In a way, my dad and I had already been writing Bonebag together for a couple years before he officially asked me to come aboard in late 2020. Whenever I visited my parents for a holiday or an escape from the stresses of city living, we would spend time bouncing ideas off each other until slowly, slowly, Bonebag’s slightly amorphous form began to resemble the book you’re about to read.Five years later, Bonebag is finally here.

Finding my way into Bonebag’s world wasn’t the easiest for me. Even after we’d written the outline, even after we’d started writing in earnest, I had to fight the discomfiting feeling that this was my dad’s book.
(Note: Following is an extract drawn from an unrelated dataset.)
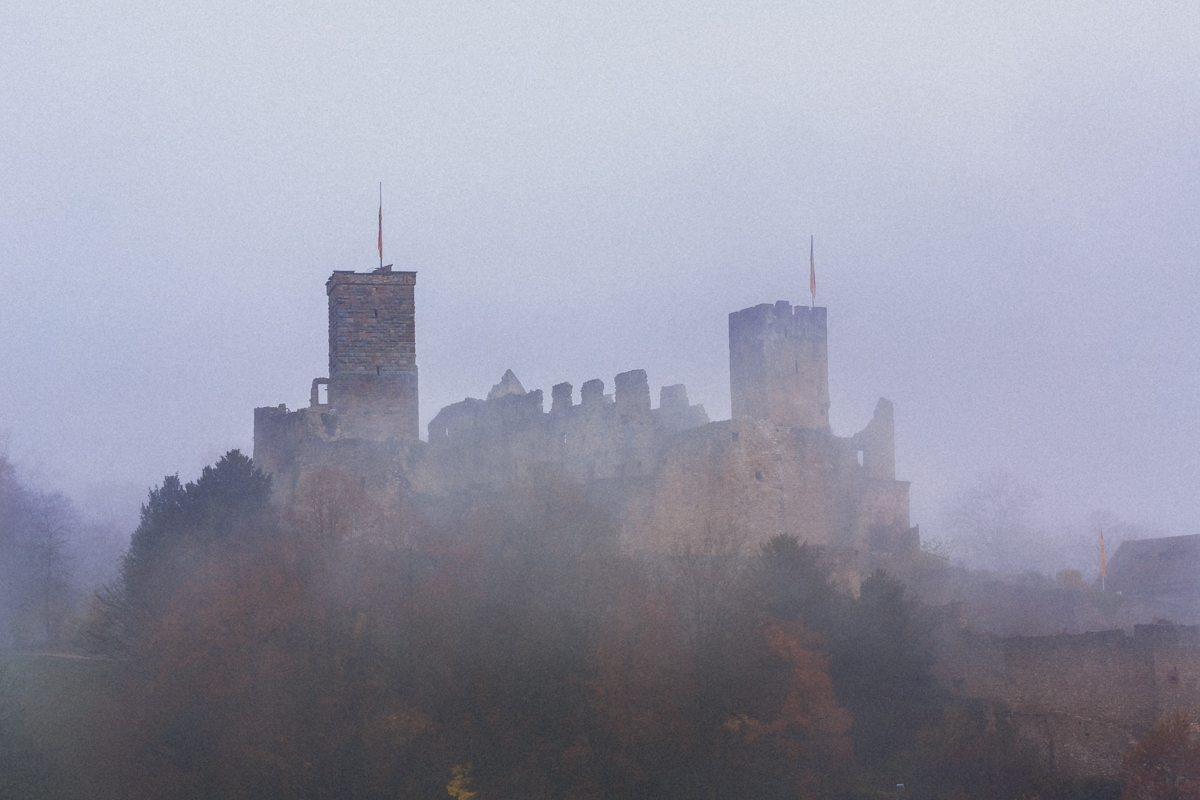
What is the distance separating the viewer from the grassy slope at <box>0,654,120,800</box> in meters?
30.9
He had had the idea long before we started talking about it, knew who the pro- and antagonists were and what they wanted, and even had a rough draft or two of the opening chapter. I recognized the themes - family and belonging and self-identity - as ones he’d explored in his other books and his experience as an author, in the early days of writing, left me with a fair amount of self-doubt regarding the quality of my own contributions.I’m not sure exactly when I found my way in, when I began considering this our book, but I did. Eventually.

The authors on a research trip to New York City
The authors on a research trip to New York City

It took some time, but I realized that, despite his years of experience, my dad was treating me as a full partner on this journey, listening to and accepting (or rejecting) my feedback as often as I was listening to and accepting (or rejecting) his. There is nothing so inspiring as trust, and his trust in me was unbreakable. It didn’t hurt that we were largely in agreement on many of the major plot points and character arcs. I can’t remember a single major argument, although he did tell me once after I’d suggested a change during our second round of edits that I had too many ideas (true). The process - made even more difficult by the fact that we live hundred of miles apart - would have been made even more arduous if we had not had that trust. The already copious number of emails, phone calls, and Zoom sessions would have increased. Chapters, which we took turns writing, would have been passed back and forth endlessly for edits or rewrites. But the trust allowed us to do what any good team knows how to do - communicate freely, without fear of judgment or ridicule (although I do seem to remember one or two really bad ideas - from both sides - that were, rightly, derided). We listened to each other, and we learned from listening. Bonebag is stronger for it. What more can you ask for from a co-author (or a father, for that matter)? I hope Bonebag scares you. I hope it makes you laugh. I hope it makes you cry. But most of all, I hope it reminds you why reading is an inimitable pleasure. We put so much into making it what it is and are immensely proud of what the book became.